**PROBLEM REQUIREMENTS:** How many lines of the data contain "function"? Reply with the number alone.

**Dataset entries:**
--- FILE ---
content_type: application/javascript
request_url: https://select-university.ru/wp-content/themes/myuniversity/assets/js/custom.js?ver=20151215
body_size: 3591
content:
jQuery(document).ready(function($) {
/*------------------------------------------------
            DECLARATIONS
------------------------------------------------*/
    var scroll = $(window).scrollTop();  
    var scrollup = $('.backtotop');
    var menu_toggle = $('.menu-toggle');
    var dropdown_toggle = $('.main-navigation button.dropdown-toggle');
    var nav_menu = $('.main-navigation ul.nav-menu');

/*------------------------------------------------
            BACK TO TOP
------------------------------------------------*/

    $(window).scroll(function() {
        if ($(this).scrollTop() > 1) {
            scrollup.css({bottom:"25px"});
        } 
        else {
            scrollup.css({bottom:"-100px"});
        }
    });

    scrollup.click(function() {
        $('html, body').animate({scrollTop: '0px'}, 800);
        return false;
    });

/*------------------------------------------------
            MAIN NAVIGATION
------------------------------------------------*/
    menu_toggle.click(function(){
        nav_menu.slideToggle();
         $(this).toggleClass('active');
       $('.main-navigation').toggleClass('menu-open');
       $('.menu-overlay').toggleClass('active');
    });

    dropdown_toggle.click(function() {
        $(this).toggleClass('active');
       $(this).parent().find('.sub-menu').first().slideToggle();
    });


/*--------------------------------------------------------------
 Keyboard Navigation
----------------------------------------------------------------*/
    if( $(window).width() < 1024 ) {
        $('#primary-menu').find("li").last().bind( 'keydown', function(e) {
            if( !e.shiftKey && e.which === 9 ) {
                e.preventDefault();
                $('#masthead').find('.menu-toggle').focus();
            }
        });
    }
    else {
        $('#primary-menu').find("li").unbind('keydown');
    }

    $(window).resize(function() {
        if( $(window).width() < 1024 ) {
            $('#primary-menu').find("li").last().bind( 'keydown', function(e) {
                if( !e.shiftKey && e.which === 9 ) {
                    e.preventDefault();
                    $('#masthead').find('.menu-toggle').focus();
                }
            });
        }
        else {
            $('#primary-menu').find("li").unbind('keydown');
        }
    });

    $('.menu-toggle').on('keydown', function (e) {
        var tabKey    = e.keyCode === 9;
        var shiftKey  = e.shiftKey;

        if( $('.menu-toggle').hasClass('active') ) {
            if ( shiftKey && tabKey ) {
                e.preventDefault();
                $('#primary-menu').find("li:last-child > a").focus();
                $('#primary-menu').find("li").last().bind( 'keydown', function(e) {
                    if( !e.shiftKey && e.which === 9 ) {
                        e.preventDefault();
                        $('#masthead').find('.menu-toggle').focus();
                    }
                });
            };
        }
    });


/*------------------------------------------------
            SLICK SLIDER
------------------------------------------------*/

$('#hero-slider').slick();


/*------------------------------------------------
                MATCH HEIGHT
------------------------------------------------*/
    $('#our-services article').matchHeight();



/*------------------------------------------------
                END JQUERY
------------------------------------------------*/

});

**WRITTEN RESPONSE:** 10